Australian ICT industry growth is being constrained by skills shortages in key industry sectors, along with a downturn in telecommunications employment and research & development (R&D) spending, according to an Australian Computer Society (ACS) report released today.
The ACS ICT Industry Report, conducted for the ACS by the Centre for Innovative Industries Economic Research Inc (CIIER), provides an overview of the Australian ICT industry as of December 2007.
The primary mechanism that is used to provide the data for this report is a regular survey of ICT companies in Australia.
ACS president Kumar Parakala said the primary concern identified by the ACS Industry Report was that ICT skills shortages are now negatively impacting ICT industry performance.
Parakala said this will have significant economic flow-on effects for Australian business at a time when global industry growth is paramount.
"The report provides a significant overview of the current state of the ICT industry and its impact on other industry sectors," he said.
"Of the 514,000 ICT professionals currently working in Australia, more than 268,000 work directly in the ICT industry, supplying goods and services to every sector of the economy.
"Findings suggest that employment volatility is declining, vacancies are up to record highs and employment growth is slowing."
There are three key factors creating significant pressure on the ICT industry performance - a downtrend in telecommunications employment, a reduction in the number of Australian ICT companies in the market, and a continued decline in R&D spending.

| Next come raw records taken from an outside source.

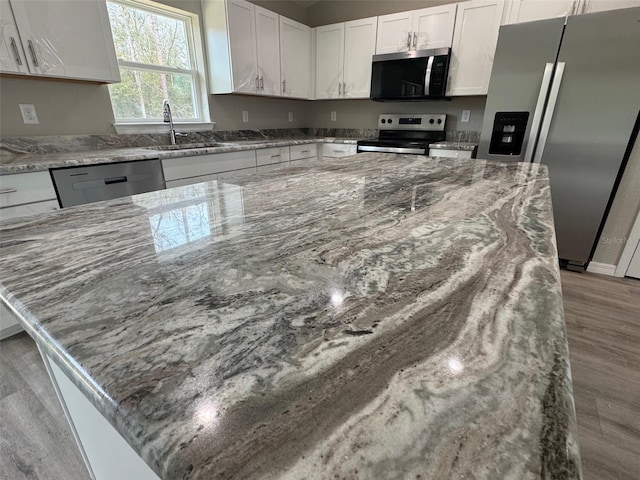 kitchen featuring light stone countertops, appliances with stainless steel finishes, light wood-style floors, white cabinetry, and a sink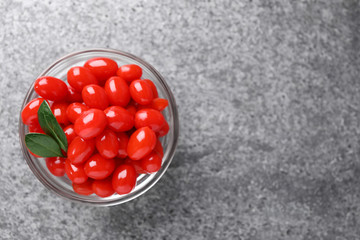 Bowl with fresh goji berries on grey background, top view. Space for text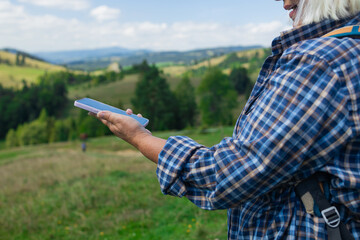 A close-up of a hiker's hands holding a smartphone, tracking a digital route marked by a dotted...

The total number of ICT workers in Australia is 514,000 with the total number of employees at 268,000.
Revenue generated by the ICT industry totals $84.3 billion while R&D totals $600 million.
Other findings from the report show the level of female participation in the ICT technical and professional workforce is just under 30 per cent of the total workforce.

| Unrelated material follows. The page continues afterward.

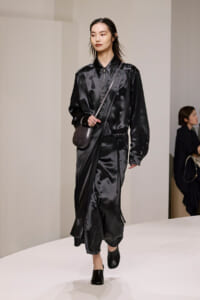 Model walks a black satin wrap dress with a crossbody bag and black mules on a minimalist runway.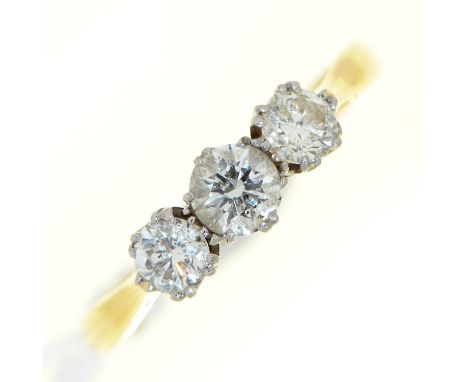 A three stone diamond ring, in gold marked 18ct &amp; PLATINUM, 2.3g, size M  Good condition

ICT employment growth since 2003 in Western Australia stands at 42 per cent, in Queensland it is 31 per cent, Victoria 22 per cent and NSW is 16 per cent compared to only 12 per cent in the Northern Territory, nine per cent in Tasmania and four per cent in South Australia.
Moreover, it is a truly SME-driven industry with over 96 per cent of software and computer services firms small to micro-sized.

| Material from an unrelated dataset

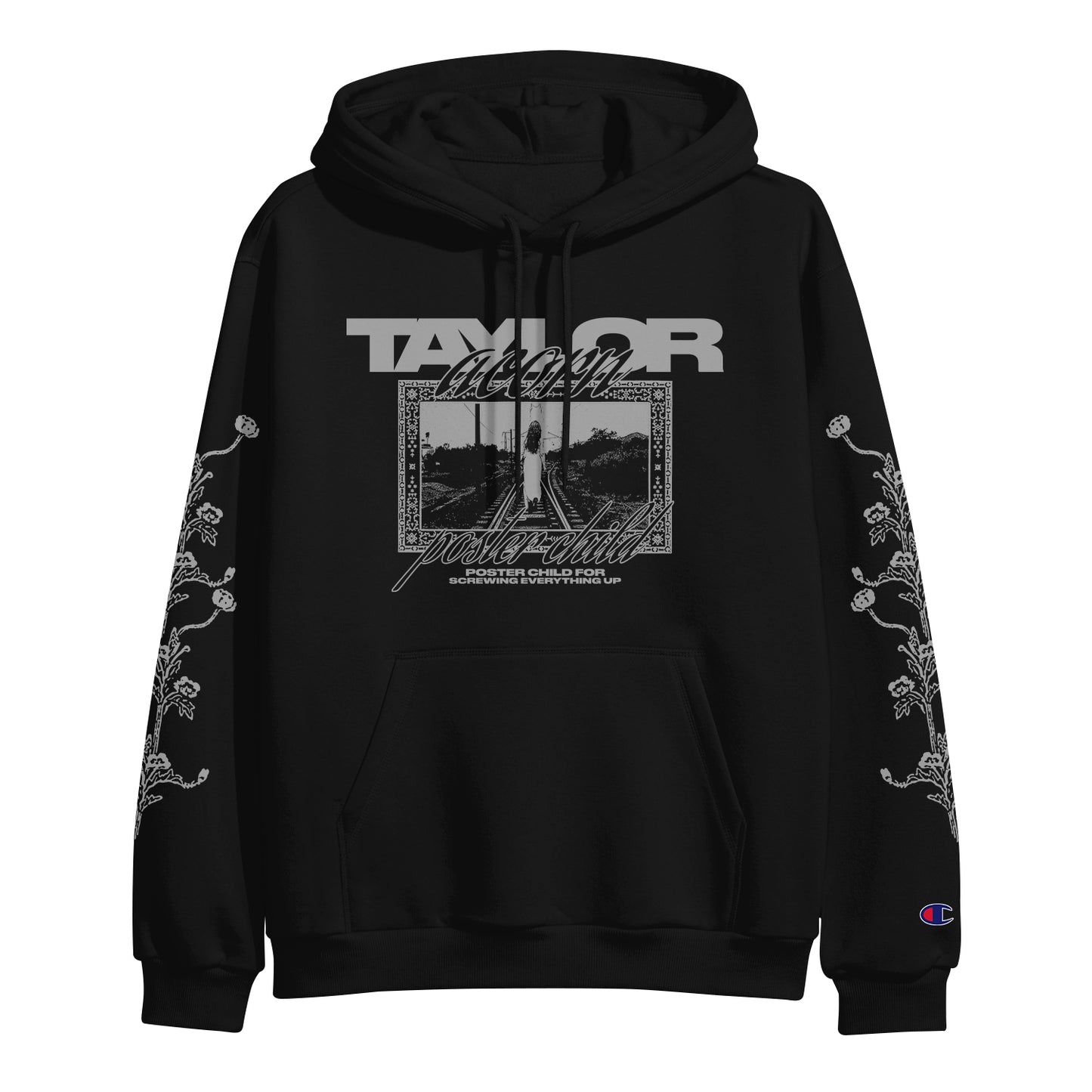 Black hooded sweatshirt by Taylor Acorn with “TAYLOR” and “album folklore” above a grayscale photo framed by decorative borders. Features floral vine patterns on both sleeves and Champion logo on the left wrist.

Parakala said some of the report's findings raise concerns for the future of the ICT industry and overall economic prosperity.
"While Western Australia and Queensland continue to grow in ICT employment faster than non-mining states, the pace of growth has begun to slow in WA in the last six months," he said.
"ICT underpins so many areas of our national growth and productivity Australia's ICT priorities must be top of mind if Australia is to maintain its globally competitive position.
"This includes encouraging more people to enter or re-enter the ICT workforce, particularly women and older workers. It's important for industry and government to collaborate on creating a sustainable ICT ecosystem that will help manage and grow the ICT workforce."